Stated task » Copy the data word for word, starting at the line that contains "How far is the" and ending at the final line of the data.
----
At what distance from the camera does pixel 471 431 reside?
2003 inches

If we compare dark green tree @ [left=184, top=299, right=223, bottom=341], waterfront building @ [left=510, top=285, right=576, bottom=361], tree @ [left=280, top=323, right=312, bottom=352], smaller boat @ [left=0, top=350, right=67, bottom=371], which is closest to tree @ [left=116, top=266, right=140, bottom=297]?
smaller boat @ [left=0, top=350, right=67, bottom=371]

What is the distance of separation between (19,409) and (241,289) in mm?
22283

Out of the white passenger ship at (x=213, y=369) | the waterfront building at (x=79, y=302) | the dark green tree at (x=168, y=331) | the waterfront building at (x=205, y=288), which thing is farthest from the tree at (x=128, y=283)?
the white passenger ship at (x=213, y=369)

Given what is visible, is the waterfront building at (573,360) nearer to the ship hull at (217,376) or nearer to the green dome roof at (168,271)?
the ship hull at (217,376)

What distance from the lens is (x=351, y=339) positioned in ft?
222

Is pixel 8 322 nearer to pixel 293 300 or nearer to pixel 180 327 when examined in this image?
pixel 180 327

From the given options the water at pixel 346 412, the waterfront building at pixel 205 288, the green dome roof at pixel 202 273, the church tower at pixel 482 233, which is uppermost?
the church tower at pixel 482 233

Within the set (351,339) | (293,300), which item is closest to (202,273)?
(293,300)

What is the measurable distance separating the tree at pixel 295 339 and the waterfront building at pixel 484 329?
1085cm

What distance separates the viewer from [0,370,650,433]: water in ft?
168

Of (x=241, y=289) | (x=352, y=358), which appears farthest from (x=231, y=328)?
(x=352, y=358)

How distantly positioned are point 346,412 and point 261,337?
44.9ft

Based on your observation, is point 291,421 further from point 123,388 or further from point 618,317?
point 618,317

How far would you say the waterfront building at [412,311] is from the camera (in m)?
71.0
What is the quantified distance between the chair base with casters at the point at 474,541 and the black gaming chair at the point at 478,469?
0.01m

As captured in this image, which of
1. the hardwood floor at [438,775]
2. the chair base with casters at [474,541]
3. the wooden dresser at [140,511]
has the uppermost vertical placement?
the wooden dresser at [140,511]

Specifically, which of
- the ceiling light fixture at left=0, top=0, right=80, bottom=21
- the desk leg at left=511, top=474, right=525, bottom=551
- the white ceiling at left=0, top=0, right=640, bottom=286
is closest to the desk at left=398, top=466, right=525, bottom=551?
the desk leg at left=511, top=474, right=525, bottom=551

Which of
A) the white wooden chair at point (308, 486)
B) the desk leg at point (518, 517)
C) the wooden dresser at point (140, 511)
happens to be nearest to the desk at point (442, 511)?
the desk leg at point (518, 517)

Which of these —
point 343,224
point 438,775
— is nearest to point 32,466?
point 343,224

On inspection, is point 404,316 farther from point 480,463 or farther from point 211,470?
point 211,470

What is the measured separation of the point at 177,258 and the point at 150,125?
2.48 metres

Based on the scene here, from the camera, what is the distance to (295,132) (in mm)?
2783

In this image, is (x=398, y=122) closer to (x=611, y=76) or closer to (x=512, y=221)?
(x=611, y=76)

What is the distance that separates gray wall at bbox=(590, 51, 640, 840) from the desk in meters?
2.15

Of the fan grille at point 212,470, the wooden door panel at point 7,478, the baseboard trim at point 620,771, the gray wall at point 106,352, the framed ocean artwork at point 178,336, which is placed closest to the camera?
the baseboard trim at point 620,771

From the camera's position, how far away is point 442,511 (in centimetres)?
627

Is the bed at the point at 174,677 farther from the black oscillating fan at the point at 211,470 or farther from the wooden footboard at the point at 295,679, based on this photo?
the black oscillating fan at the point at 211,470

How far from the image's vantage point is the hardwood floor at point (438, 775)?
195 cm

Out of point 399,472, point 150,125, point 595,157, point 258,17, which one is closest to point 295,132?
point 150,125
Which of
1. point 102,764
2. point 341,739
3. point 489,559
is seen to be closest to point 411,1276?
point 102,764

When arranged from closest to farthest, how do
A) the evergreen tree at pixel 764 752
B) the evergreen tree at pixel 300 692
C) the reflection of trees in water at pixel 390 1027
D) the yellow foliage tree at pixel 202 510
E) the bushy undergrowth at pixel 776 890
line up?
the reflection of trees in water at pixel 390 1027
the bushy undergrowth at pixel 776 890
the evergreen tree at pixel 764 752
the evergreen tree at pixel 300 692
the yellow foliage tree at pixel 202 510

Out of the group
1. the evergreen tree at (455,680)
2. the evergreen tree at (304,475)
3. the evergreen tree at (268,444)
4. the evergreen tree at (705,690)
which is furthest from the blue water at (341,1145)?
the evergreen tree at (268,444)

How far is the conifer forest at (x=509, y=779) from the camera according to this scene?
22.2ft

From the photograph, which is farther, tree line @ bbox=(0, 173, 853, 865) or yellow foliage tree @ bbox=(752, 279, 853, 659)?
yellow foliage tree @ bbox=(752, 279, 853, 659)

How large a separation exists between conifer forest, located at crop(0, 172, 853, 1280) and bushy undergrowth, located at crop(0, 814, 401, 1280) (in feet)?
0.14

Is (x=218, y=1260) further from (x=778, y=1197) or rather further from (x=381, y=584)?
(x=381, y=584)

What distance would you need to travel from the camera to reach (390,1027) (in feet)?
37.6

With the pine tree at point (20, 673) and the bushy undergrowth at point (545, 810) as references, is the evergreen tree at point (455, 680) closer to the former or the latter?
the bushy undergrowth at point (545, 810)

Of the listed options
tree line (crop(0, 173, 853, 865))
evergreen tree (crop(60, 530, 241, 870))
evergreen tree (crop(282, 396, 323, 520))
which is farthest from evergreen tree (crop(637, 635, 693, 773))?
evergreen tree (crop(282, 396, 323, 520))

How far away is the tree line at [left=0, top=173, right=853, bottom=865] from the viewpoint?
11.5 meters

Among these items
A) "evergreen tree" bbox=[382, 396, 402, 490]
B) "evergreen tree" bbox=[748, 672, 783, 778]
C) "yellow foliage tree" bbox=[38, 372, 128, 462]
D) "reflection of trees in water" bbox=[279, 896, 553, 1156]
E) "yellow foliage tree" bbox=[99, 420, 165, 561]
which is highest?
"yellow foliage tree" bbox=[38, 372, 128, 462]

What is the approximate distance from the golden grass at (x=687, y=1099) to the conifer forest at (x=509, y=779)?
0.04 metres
----
Exercise output »
How far is the conifer forest at (x=509, y=779) from the camera according to this scene?
22.2ft

From the photograph, which is farther, tree line @ bbox=(0, 173, 853, 865) or yellow foliage tree @ bbox=(752, 279, 853, 659)?
yellow foliage tree @ bbox=(752, 279, 853, 659)

How large a separation exists between conifer forest, located at crop(0, 172, 853, 1280) and bushy undergrowth, located at crop(0, 814, 401, 1280) (in feet)?
0.14

Is (x=218, y=1260) further from (x=778, y=1197) or rather further from (x=381, y=584)?
(x=381, y=584)

What distance would you need to travel from the camera to reach (390,1027) (in feet)?
37.6

With the pine tree at point (20, 673) and the bushy undergrowth at point (545, 810) as references, is the evergreen tree at point (455, 680) closer to the former or the latter?
the bushy undergrowth at point (545, 810)

Of the listed options
tree line (crop(0, 173, 853, 865))
evergreen tree (crop(60, 530, 241, 870))
evergreen tree (crop(282, 396, 323, 520))
which is farthest from evergreen tree (crop(637, 635, 693, 773))?
evergreen tree (crop(282, 396, 323, 520))

How far away is the tree line at [left=0, top=173, right=853, bottom=865] from the viewpoint?
11.5 meters

Among these items
A) "evergreen tree" bbox=[382, 396, 402, 490]
B) "evergreen tree" bbox=[748, 672, 783, 778]
C) "yellow foliage tree" bbox=[38, 372, 128, 462]
D) "reflection of trees in water" bbox=[279, 896, 553, 1156]
E) "yellow foliage tree" bbox=[99, 420, 165, 561]
which is highest?
"yellow foliage tree" bbox=[38, 372, 128, 462]

What is the approximate distance from the golden grass at (x=687, y=1099) to the conifer forest at (x=509, y=779)?
0.04 metres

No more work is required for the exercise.